In how many lines of the entries below does the string "masks" appear, counting only matches with the same capitalization? Give only the number.

- **RECORDS SUPPLIED**
::::
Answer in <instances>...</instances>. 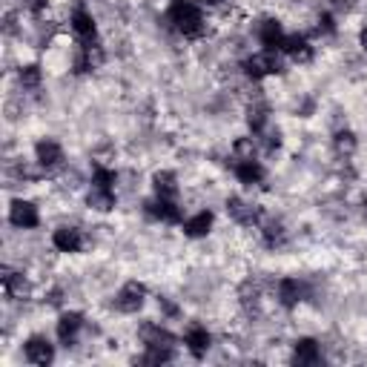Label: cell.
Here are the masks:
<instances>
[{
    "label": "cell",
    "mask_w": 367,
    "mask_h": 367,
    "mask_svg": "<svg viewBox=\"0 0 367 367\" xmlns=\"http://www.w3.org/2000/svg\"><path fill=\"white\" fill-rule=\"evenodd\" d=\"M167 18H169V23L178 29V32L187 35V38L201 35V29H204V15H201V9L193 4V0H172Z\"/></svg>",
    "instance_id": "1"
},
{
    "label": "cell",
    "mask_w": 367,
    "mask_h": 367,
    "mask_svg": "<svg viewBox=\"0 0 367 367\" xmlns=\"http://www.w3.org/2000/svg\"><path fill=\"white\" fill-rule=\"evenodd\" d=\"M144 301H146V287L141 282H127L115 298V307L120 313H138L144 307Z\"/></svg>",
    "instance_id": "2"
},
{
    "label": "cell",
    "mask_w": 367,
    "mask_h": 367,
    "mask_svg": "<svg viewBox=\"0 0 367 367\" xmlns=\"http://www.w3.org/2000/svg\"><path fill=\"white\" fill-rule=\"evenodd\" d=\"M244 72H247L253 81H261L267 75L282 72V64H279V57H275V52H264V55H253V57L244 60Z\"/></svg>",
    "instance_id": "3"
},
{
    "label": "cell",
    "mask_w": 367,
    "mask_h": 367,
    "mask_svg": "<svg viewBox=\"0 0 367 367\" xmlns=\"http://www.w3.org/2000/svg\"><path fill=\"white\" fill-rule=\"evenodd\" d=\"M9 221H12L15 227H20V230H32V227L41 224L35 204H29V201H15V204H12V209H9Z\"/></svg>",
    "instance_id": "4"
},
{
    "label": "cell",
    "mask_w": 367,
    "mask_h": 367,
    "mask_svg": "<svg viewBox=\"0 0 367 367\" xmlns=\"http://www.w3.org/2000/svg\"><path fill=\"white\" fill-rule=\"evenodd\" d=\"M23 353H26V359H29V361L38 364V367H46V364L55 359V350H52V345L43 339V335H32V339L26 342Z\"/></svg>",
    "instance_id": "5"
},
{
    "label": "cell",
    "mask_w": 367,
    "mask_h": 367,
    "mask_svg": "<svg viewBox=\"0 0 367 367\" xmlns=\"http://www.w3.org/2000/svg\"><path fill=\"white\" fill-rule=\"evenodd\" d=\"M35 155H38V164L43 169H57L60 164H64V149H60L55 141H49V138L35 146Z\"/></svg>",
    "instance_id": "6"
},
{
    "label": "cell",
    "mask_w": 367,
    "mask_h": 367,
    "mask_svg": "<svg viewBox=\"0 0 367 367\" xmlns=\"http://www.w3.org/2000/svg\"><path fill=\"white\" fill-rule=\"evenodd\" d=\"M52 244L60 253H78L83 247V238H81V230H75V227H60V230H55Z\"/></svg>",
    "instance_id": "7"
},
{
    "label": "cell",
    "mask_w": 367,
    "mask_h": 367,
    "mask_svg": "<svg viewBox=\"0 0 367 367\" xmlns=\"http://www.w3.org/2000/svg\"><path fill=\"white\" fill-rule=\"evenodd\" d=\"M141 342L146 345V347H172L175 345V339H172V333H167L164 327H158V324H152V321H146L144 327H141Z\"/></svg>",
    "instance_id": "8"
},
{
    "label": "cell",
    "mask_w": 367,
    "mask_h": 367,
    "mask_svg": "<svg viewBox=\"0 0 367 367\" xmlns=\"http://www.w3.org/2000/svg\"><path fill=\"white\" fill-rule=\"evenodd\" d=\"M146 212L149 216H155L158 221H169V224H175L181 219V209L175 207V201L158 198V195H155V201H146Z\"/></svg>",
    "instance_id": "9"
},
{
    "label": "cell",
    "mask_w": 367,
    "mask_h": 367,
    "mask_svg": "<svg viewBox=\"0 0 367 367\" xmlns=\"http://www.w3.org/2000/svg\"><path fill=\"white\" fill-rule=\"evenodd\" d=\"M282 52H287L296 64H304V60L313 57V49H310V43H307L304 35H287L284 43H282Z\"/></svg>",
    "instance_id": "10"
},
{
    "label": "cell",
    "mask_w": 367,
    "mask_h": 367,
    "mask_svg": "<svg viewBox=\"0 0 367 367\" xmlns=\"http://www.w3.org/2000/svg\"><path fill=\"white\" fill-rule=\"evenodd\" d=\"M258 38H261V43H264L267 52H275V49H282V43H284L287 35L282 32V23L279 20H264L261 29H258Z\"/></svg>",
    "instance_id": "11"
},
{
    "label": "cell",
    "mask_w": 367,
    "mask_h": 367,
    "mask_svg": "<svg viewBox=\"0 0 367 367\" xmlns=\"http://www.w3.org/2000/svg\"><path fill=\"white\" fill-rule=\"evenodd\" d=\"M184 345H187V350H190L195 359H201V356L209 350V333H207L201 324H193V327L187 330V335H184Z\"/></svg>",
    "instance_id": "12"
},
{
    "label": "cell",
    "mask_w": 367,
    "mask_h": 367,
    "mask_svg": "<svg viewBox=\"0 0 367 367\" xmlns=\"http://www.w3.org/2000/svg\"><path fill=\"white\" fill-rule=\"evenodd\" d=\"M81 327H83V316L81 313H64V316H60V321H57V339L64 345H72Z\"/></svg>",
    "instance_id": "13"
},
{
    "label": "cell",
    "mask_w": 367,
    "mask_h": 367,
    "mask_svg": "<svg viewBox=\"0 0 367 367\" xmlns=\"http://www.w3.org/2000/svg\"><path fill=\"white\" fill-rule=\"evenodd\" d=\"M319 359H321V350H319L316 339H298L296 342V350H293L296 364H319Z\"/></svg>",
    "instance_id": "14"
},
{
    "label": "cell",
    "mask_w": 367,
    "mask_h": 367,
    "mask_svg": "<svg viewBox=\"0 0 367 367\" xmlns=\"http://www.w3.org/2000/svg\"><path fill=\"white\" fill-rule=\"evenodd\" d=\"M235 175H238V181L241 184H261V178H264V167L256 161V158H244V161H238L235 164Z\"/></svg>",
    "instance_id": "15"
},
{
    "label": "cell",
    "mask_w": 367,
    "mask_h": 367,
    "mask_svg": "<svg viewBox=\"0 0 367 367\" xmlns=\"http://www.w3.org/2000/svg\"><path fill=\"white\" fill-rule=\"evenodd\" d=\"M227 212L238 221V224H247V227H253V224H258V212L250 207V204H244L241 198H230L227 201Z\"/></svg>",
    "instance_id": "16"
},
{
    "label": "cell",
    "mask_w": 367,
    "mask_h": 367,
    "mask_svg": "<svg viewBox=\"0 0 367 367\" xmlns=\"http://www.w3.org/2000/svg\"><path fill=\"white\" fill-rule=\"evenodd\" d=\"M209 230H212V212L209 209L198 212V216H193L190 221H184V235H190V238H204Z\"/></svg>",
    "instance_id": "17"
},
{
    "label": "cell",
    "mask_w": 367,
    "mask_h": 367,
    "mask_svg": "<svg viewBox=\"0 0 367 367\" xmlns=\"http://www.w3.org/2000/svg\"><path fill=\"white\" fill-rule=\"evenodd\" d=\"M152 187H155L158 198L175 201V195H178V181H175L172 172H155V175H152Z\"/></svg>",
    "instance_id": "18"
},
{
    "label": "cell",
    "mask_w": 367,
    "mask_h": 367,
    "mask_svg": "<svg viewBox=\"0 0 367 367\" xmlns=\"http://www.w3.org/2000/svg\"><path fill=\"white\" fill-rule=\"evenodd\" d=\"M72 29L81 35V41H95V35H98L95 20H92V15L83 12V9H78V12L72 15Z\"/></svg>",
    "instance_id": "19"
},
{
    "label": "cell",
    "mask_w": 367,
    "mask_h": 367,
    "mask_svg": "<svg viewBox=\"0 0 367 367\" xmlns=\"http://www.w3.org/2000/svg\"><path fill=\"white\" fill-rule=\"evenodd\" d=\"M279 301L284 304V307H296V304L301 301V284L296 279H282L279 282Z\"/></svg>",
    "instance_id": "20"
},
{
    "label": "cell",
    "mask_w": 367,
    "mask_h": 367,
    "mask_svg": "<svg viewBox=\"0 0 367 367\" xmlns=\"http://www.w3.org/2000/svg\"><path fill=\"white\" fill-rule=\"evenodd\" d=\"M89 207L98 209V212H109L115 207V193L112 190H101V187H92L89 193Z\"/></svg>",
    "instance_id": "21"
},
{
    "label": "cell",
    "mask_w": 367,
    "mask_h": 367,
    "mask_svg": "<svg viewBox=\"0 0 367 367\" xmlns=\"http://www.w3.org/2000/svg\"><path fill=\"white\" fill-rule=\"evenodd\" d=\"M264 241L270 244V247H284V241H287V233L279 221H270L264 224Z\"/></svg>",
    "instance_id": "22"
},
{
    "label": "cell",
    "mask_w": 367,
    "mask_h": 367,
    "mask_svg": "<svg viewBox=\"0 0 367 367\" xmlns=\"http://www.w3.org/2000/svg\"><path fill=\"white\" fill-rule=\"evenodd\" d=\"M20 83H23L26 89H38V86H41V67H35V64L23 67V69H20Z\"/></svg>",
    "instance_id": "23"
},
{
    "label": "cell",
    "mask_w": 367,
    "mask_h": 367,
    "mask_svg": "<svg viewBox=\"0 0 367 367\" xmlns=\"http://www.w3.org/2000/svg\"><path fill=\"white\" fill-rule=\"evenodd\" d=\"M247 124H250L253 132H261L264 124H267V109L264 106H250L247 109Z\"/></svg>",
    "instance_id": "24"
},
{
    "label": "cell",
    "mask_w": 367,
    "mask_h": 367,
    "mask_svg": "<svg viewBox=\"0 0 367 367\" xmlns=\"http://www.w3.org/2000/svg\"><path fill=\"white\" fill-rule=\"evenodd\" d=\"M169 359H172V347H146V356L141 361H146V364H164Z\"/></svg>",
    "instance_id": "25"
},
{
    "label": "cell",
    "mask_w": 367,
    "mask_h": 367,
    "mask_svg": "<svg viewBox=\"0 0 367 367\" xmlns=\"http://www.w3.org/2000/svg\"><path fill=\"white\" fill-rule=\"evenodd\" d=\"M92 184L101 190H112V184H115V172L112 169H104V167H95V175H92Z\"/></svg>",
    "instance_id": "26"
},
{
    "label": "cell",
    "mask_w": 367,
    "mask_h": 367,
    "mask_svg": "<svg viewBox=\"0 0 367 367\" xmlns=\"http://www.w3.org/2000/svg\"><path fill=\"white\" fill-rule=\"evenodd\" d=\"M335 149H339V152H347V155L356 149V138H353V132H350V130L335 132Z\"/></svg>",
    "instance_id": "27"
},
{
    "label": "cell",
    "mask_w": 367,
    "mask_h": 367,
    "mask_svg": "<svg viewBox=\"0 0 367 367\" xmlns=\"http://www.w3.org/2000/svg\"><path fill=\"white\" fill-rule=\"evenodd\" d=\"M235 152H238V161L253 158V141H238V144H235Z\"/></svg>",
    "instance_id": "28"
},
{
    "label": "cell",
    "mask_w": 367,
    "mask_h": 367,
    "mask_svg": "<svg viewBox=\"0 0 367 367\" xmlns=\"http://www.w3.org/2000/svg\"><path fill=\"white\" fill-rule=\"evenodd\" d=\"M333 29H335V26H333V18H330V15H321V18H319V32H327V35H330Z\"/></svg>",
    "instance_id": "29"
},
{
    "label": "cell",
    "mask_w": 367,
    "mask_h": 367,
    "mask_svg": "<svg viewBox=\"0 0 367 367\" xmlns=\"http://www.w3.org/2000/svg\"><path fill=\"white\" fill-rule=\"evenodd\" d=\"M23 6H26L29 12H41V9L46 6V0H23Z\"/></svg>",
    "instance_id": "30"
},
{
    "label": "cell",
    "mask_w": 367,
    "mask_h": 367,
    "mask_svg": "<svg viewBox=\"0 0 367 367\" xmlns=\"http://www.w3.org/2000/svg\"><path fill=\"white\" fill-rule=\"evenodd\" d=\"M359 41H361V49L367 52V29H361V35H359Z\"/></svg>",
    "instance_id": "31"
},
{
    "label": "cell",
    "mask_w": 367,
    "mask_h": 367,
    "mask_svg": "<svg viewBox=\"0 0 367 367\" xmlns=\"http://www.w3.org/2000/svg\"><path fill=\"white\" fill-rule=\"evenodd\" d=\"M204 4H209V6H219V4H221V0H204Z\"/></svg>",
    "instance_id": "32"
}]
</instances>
::::
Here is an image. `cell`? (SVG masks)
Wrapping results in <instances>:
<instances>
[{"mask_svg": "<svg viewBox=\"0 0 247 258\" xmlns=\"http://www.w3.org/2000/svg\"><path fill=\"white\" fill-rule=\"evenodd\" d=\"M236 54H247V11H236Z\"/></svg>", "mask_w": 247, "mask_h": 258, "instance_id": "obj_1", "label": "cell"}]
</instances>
::::
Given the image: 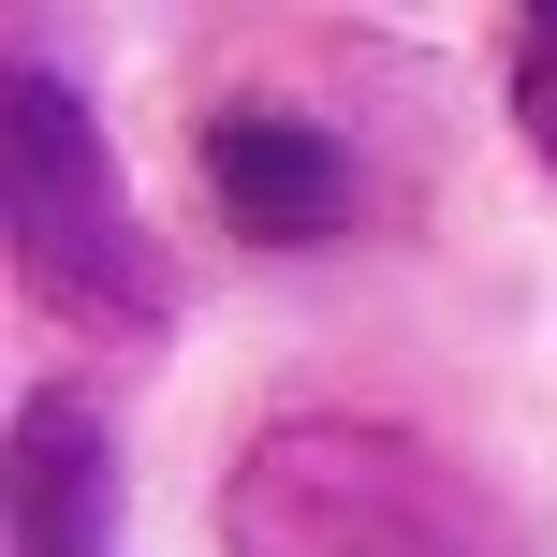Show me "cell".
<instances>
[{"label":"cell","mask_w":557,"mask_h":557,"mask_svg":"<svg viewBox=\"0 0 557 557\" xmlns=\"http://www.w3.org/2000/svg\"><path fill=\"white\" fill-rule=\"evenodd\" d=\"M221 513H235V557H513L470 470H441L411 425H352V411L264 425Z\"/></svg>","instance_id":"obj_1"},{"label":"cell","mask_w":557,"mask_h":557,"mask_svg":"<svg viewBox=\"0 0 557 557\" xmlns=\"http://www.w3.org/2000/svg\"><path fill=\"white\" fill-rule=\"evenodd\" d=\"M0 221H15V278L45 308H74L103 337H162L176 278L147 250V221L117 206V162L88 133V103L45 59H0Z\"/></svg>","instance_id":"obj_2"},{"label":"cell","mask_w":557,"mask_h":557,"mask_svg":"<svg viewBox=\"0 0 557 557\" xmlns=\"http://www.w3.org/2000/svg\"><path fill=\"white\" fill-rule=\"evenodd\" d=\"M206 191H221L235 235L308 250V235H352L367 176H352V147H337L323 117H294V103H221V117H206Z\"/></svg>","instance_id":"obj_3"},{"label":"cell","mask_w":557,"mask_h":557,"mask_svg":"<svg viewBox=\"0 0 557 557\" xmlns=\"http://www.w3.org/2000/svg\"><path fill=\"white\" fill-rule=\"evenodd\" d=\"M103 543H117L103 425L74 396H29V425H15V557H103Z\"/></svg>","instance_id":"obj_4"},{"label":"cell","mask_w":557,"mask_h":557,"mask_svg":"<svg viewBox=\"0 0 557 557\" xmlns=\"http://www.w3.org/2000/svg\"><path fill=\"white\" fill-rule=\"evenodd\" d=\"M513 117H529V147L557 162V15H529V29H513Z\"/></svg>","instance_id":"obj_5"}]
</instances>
::::
- **EXPECTED OUTPUT**
2